*PROBLEM TO WORK ON*
In the records below, find the line containing "young present: 0%", then print it and every following line exactly, through the last, without pictures.
----- DATASET CONTENT -----
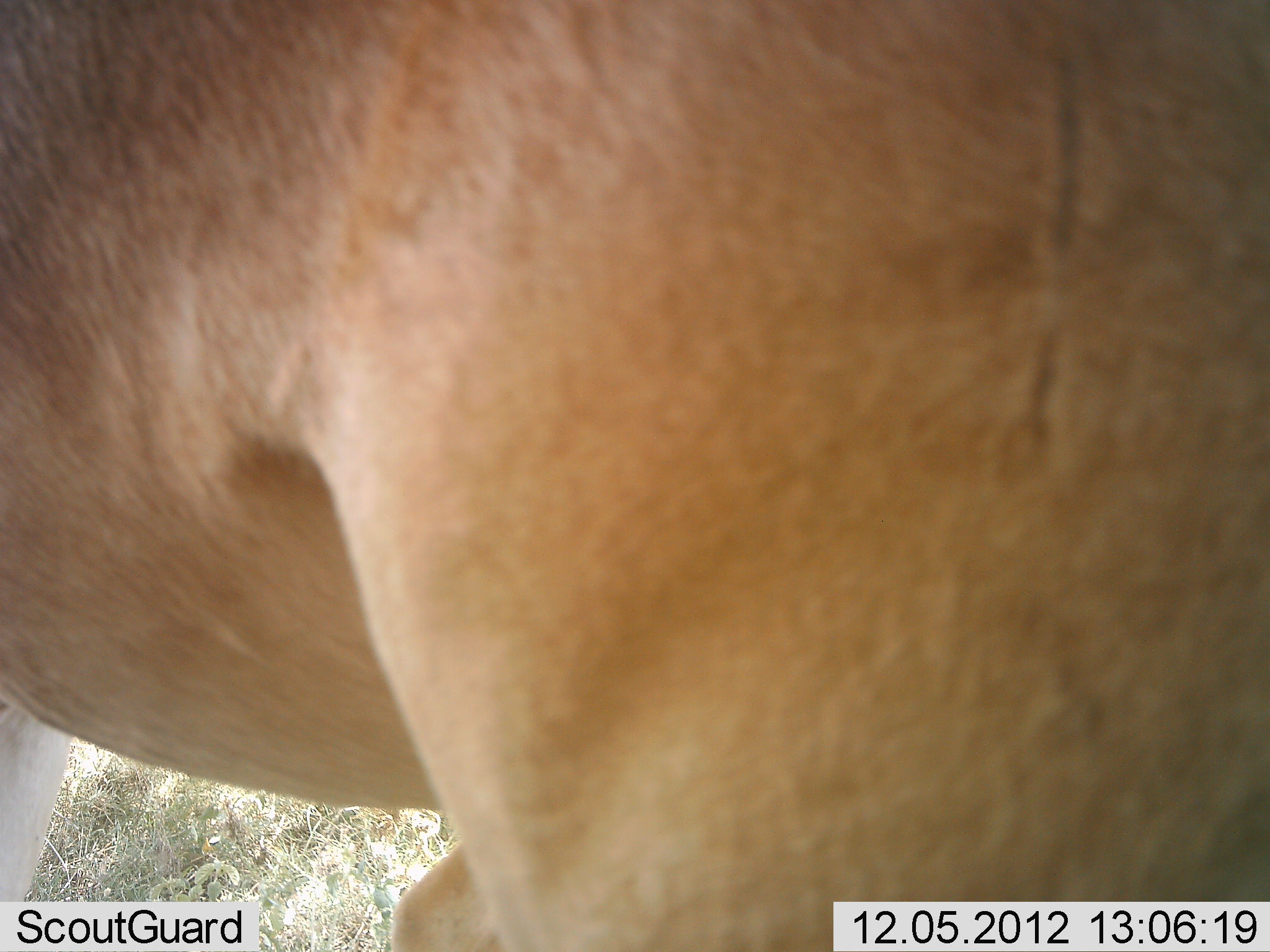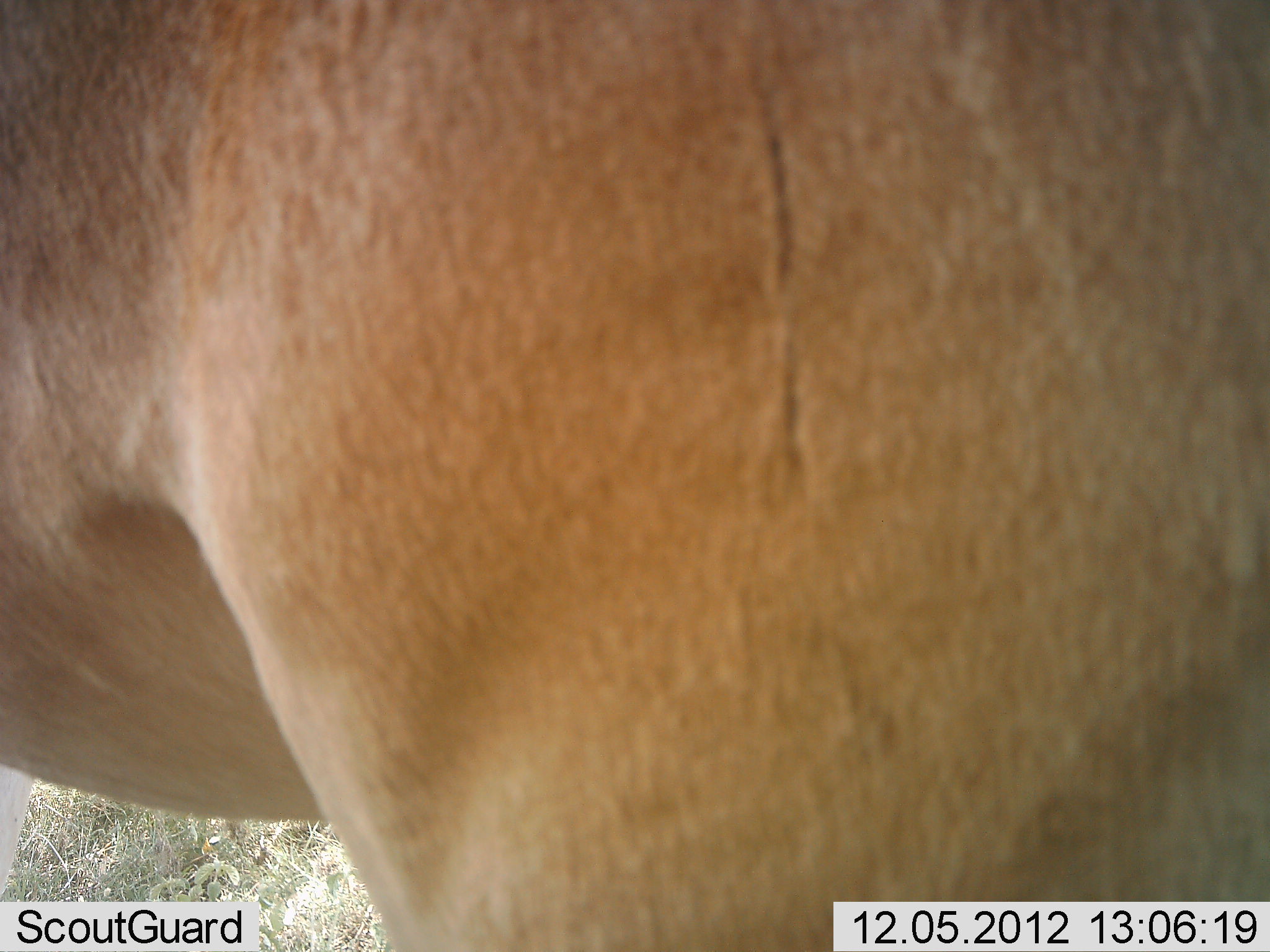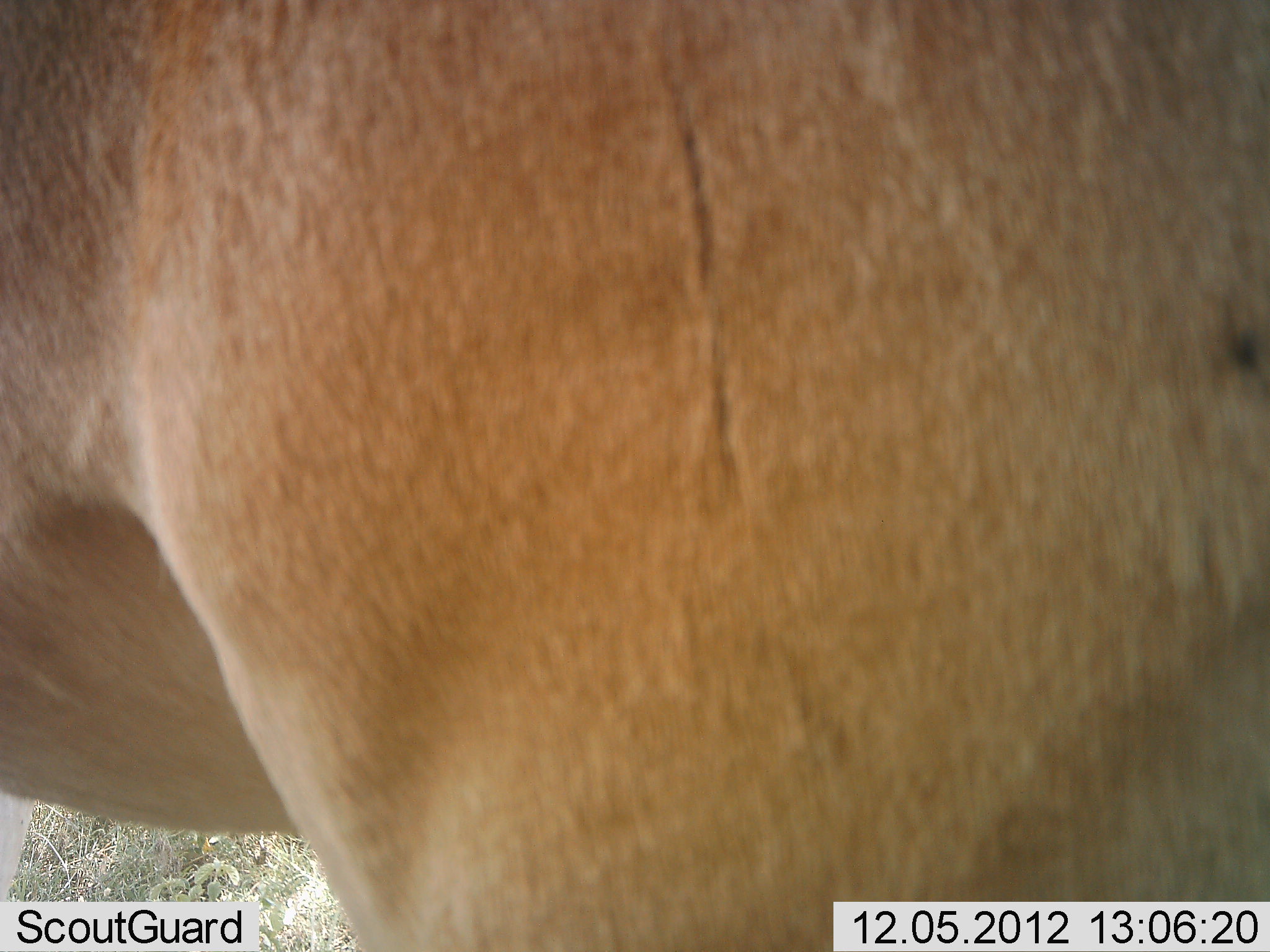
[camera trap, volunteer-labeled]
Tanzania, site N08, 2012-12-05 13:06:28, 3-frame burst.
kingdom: Animalia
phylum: Chordata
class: Mammalia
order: Artiodactyla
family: Bovidae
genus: Alcelaphus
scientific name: Alcelaphus buselaphus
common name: hartebeest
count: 1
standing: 100%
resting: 0%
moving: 0%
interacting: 0%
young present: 0%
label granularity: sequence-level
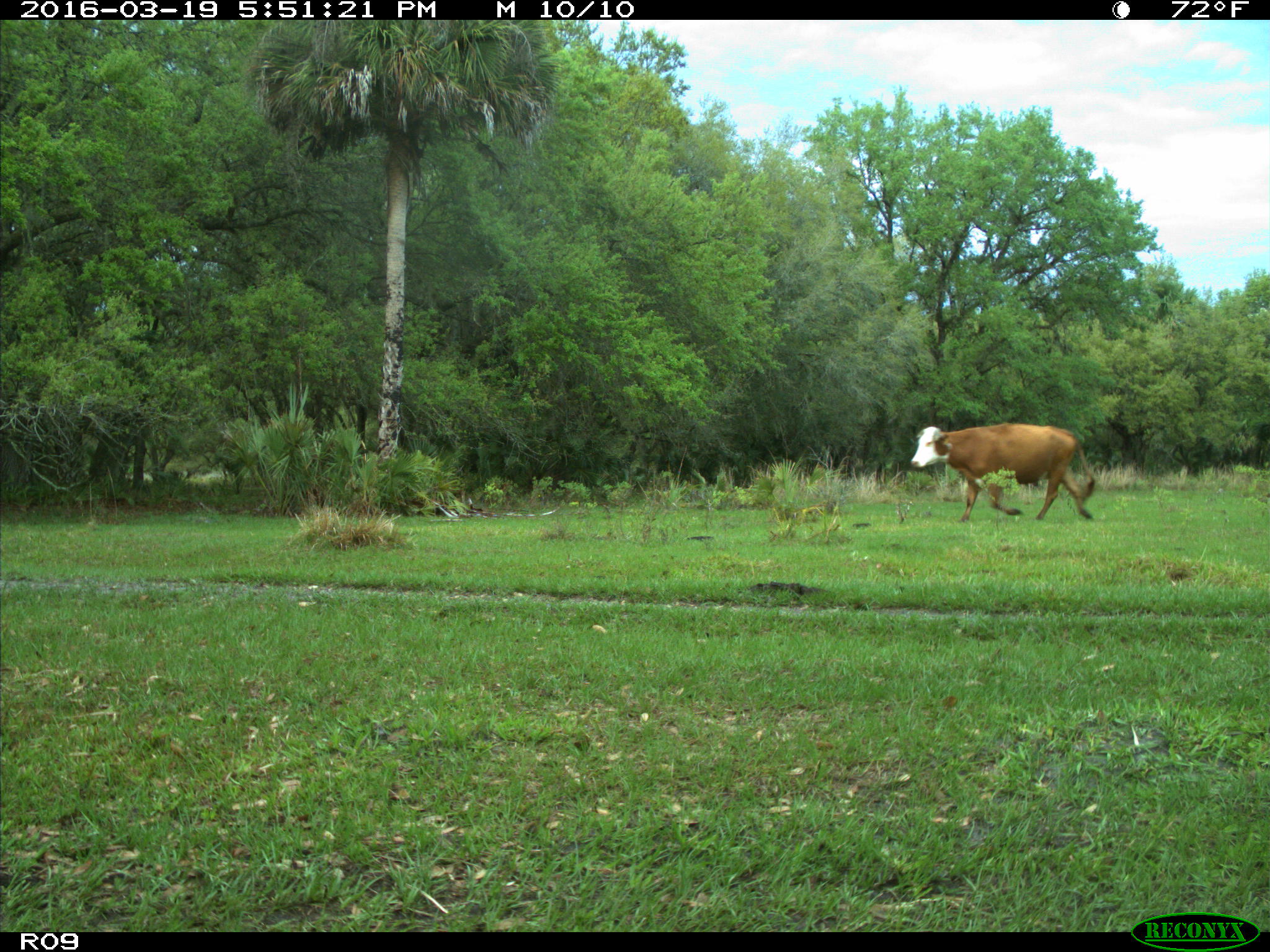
-----
*ANSWER TO THIS EXERCISE*
young present: 0%
label granularity: sequence-level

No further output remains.